Gamification is the process of using gaming methodologies to create a connection to the user. When playing games, we are constantly rewarded for our participation. This can be through gaining achievements, opening up new areas or levels, or by achieving some sort of status. Here are some examples:
- Team Fortress 2 by Valve – in team-based first person shooting game you are awarded achievements for in-game actions. Reaching milestones for the number of opponents killed, or for capturing places on the map, are rewarded with a cheer and in-game fireworks above your character’s head. Your achievement is not just recorded on your record, but is broadcast to all the other players as well.
- Angry Birds by Rovio – this also utilises the achievements reward structure, but at its heart it is the episodes and levels that keep us hooked. The game is split into a number of themed episodes, each containing a number of levels. Completing a level opens up a new level, until we complete the episode and unlock the ending movie. We always feel the pull of ‘Just one more level’.
- Farmville by Zynga – this popular Facebook game uses statuses to differentiate players’ progress in the game. As the player moves through the game and gains experience points, their title changes. Starting off as a simple ‘Field Hand’, they can make their way up to ‘Master of Pasture’ or ‘Lord of the Plough’. Your title is a direct indication of your status within the game, and a something that is aspirational.
Gamification for the masses
- The user builds up check-ins at the location. The user with the most check-ins becomes ‘Mayor’ of the location
- The user gains achievements based upon the location they are checking into and the number of check-ins they have made in total. i.e. they receive the ‘Newbie’ badge for their first check-in, the ‘I’m on a boat’ achievement if they check-in whilst over water, and the ‘Local’ achievement for checking-in at the same place three times within a week.

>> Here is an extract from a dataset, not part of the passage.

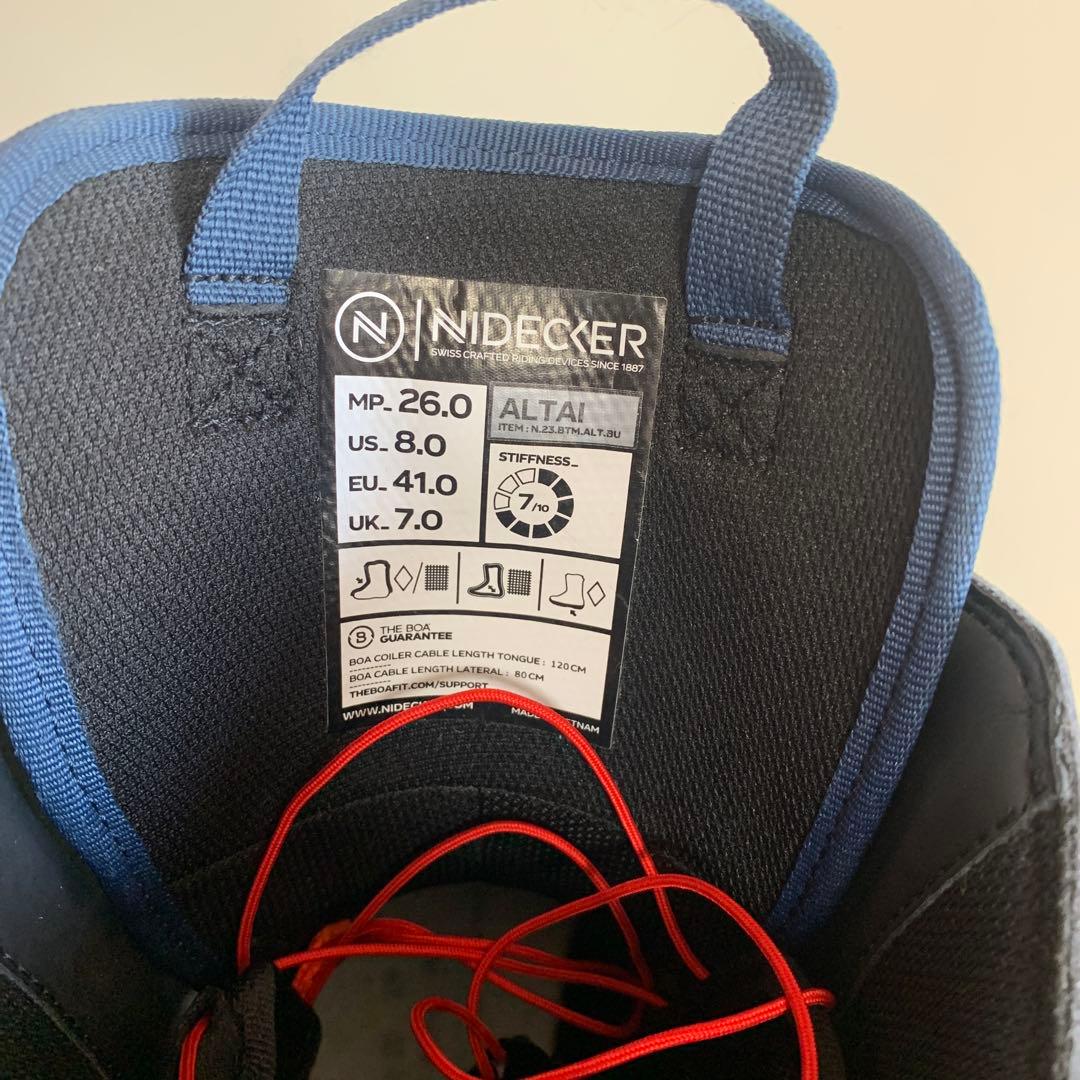 NIDECKER ALTAI 26センチ　紺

As a marketer, can I use this?
Absolutely. Good marketing brings consumers closer to the brand, generating advocates and ultimately sales. Gamification creates the ‘stickiness’ between the two, and can be used within marketing practice. There are two approaches that can be taken:
1. Apply these ideas to your own product or service
This is the more involved approach, but can be extremely rewarding. Marketing Tech Blog provides some good tips on how to create a gamification strategy for your site or application. In essence, this consists of creating a series of goals (CTAs) for your user and then providing a series of actions to attain that goal, awarding points and achievements along the way, and always tracking their progress.
2. Use existing ‘sticky’ products in your campaigns
This is the easiest approach. Going back to Foursquare, we can see that brands are leveraging their userbase and rewards system to their advantage. Brands can now create their own pages on Foursquare and create brand badges which users can earn. Macy’s, CNN, and Toys ‘r’ us have all used this in their marketing campaigns.
As well as the introduction of some sponsored badges, their is also the simple process of linking reward to action, as discussed earlier i.e. if you are the Mayor of my shop, I’ll give you a free coffee every day.